▸ Requirements: How many lines in the entries contain the string "instances"? Case counts, so reply with the number alone.

"""

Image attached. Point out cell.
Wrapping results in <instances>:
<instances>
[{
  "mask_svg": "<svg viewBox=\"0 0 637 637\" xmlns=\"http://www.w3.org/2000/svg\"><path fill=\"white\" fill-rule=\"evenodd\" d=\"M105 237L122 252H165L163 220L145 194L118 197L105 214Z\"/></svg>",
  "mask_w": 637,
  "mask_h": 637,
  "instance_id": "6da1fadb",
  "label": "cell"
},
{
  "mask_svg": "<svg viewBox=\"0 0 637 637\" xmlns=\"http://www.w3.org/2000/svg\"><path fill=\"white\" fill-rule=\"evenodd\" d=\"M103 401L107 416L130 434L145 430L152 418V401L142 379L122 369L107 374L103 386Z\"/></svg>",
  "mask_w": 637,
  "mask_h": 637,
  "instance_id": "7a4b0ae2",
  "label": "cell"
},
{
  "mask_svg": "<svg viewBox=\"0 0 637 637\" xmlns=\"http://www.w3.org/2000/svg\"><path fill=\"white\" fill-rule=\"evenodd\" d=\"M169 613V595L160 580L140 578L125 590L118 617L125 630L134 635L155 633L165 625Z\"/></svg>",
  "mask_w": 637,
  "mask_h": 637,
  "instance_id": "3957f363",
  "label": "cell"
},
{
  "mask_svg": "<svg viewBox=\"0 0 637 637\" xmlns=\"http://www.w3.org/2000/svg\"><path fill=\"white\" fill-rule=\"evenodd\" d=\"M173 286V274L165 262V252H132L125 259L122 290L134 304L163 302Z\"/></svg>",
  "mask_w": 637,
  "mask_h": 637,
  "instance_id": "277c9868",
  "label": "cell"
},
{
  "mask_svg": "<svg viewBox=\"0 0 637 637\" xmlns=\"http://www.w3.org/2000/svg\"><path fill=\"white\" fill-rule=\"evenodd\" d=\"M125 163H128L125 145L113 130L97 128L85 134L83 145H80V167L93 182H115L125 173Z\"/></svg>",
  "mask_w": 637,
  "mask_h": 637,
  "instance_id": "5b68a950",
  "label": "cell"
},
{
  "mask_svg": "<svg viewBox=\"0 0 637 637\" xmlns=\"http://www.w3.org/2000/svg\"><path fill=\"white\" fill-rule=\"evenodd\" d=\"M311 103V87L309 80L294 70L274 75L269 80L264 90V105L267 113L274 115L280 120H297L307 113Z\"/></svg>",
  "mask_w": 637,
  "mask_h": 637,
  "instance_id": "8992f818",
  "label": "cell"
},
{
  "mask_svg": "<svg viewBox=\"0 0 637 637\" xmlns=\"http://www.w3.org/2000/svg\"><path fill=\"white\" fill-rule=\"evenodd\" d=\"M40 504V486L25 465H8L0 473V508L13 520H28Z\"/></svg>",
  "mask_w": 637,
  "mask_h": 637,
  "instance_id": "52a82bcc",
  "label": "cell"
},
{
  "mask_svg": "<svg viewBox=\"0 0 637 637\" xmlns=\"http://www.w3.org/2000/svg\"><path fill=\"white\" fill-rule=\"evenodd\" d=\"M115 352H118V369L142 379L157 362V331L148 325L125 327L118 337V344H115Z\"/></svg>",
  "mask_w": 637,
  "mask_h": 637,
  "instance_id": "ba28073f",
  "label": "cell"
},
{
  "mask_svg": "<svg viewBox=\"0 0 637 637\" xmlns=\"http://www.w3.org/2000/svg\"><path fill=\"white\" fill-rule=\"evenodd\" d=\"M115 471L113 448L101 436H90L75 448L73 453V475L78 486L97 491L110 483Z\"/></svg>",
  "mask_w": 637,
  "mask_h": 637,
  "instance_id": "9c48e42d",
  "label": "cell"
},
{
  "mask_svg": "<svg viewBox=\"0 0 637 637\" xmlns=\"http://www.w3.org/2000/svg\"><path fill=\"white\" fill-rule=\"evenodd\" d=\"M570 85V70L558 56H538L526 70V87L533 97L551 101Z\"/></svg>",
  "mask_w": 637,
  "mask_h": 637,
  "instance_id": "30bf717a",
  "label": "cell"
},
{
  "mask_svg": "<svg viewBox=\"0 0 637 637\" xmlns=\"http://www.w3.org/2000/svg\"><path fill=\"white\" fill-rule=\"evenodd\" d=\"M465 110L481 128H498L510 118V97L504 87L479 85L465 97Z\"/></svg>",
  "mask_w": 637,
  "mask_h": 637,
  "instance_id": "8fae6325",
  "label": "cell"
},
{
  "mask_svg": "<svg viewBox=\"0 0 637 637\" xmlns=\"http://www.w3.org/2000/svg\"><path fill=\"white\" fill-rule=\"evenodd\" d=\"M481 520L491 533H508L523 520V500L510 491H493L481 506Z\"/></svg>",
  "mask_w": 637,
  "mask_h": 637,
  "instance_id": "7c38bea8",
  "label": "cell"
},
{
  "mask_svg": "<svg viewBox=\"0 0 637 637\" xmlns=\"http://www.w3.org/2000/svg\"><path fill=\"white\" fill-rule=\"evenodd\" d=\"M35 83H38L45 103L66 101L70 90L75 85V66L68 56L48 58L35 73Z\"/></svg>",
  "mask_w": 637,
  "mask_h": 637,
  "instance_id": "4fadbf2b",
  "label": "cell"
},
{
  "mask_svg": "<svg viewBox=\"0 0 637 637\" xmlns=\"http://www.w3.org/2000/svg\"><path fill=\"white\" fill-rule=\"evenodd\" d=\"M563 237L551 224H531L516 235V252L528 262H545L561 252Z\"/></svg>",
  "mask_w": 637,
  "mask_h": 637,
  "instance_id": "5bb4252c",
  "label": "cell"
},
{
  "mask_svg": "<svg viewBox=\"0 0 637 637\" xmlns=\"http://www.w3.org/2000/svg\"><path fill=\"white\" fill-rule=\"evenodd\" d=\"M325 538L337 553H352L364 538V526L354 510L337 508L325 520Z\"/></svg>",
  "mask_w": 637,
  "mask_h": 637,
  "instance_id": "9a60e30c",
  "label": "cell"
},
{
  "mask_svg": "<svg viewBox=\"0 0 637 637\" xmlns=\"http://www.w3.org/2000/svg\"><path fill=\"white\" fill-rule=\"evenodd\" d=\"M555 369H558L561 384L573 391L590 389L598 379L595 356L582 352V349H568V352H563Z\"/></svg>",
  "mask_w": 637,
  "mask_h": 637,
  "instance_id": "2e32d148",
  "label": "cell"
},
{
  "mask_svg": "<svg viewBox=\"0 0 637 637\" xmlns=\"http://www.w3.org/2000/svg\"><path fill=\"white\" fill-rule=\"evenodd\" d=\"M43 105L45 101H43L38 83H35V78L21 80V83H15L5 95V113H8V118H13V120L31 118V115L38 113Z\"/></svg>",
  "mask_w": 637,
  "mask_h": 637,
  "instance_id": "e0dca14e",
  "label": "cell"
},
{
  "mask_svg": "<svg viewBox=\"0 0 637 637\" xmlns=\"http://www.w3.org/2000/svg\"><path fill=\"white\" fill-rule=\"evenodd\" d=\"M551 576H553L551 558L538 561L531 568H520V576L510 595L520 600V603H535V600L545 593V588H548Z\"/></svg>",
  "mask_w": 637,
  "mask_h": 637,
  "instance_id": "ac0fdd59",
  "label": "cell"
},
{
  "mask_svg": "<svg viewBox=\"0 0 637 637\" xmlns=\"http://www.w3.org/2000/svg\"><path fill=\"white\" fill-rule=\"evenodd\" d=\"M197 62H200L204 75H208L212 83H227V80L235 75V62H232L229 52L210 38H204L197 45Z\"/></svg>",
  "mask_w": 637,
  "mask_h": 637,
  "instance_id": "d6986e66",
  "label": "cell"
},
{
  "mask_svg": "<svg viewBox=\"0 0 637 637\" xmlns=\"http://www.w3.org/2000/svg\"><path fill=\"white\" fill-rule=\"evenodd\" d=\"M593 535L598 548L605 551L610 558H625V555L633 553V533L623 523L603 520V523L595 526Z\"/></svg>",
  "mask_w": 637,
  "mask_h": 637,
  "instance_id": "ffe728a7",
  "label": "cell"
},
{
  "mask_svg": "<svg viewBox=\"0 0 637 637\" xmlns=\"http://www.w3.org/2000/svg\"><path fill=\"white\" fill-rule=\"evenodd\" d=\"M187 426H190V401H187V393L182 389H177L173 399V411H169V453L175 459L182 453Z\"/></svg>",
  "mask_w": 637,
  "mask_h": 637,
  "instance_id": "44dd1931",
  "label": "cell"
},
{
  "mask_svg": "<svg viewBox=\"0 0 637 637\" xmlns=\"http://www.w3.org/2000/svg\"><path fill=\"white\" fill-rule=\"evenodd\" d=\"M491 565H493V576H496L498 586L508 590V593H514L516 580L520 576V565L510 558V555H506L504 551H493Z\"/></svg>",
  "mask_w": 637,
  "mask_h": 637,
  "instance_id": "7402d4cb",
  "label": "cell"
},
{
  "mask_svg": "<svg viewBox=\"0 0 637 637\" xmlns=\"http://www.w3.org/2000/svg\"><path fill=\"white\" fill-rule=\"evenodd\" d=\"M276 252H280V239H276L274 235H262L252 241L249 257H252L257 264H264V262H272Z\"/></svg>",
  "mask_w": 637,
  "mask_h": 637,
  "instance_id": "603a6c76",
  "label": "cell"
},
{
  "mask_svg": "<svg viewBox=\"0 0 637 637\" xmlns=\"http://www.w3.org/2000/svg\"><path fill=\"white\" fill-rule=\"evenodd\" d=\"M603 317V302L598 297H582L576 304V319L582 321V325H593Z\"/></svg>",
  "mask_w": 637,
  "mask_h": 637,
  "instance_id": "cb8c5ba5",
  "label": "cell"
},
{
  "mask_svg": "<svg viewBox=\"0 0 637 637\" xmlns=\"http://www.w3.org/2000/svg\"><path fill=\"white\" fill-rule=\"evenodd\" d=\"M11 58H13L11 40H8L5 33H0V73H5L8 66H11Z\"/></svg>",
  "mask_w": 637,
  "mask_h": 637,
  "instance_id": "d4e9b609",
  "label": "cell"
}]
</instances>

"""

▸ Finished exercise: 3